Working data:
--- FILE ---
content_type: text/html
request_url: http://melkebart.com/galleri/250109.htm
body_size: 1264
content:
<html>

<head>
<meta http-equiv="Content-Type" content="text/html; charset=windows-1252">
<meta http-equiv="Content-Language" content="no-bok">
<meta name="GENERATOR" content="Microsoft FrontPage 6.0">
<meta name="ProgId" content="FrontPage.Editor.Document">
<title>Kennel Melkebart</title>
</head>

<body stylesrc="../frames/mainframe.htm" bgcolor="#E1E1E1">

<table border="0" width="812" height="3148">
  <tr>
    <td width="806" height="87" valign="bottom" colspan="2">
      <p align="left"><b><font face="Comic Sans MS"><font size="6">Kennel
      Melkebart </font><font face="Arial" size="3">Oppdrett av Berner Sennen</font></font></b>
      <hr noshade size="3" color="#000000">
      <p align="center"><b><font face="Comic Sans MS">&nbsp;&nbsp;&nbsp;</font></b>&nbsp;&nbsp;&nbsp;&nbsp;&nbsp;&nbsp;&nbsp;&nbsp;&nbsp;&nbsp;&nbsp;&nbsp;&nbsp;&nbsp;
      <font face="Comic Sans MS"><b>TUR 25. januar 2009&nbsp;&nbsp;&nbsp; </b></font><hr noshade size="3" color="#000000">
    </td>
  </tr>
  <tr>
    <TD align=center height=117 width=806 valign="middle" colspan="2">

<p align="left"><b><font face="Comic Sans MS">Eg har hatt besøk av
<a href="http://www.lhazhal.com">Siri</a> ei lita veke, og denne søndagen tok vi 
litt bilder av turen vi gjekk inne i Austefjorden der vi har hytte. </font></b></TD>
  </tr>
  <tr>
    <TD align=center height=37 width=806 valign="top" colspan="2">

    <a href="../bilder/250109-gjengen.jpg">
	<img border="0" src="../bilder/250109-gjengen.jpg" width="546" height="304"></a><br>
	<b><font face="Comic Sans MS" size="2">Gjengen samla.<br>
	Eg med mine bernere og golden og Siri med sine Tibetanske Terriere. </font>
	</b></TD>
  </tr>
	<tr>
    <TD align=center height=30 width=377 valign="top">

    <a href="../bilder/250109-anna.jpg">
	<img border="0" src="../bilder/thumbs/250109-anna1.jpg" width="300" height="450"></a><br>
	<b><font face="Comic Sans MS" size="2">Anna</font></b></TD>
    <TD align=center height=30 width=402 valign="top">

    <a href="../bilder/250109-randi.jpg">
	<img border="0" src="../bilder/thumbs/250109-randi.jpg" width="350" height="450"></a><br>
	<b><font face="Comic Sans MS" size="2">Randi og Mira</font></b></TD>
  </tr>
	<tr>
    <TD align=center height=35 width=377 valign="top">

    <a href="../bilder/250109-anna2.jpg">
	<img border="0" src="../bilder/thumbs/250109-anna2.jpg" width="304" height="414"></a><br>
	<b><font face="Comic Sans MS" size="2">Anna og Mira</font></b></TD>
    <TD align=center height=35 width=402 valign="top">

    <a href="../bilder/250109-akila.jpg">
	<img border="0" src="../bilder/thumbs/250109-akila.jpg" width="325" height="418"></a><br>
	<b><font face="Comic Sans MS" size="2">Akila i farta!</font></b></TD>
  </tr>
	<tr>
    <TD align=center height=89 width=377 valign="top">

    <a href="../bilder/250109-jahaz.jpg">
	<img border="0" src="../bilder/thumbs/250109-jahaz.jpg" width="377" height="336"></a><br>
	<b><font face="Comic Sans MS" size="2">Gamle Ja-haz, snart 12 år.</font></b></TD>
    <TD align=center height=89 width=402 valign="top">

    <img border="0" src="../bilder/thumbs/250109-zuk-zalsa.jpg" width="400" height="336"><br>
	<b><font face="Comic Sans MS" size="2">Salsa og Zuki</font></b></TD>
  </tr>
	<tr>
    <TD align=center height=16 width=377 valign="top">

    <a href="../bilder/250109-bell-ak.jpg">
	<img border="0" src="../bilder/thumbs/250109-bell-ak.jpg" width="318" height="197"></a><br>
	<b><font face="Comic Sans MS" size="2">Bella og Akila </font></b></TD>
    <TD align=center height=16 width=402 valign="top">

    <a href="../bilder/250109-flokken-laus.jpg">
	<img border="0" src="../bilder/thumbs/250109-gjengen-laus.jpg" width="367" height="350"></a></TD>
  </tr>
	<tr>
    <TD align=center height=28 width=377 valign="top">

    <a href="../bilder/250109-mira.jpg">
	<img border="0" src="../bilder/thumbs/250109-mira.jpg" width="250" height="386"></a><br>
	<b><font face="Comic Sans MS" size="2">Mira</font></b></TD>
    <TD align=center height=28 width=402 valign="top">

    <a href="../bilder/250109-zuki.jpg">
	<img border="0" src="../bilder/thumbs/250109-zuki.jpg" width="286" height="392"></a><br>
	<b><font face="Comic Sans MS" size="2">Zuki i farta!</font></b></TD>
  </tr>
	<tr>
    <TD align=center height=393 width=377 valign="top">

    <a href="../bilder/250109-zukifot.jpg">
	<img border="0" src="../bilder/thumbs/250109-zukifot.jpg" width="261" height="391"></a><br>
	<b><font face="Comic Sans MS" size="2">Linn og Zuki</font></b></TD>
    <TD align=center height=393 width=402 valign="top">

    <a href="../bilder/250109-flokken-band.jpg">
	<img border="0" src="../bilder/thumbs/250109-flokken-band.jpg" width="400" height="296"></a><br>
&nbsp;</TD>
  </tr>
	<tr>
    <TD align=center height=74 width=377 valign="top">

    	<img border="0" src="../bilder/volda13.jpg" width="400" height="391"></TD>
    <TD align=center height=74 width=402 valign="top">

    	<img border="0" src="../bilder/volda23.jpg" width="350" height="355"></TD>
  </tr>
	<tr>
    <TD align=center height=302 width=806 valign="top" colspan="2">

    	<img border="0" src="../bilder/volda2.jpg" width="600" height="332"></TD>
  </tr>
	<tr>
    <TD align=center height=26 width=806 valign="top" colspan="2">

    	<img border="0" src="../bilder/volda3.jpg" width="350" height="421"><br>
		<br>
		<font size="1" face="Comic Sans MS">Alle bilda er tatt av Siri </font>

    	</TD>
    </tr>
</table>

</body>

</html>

Goal of the exercise: Answer with a number only. How many lines in the records include the word "thumbs"?

Response to this task: 12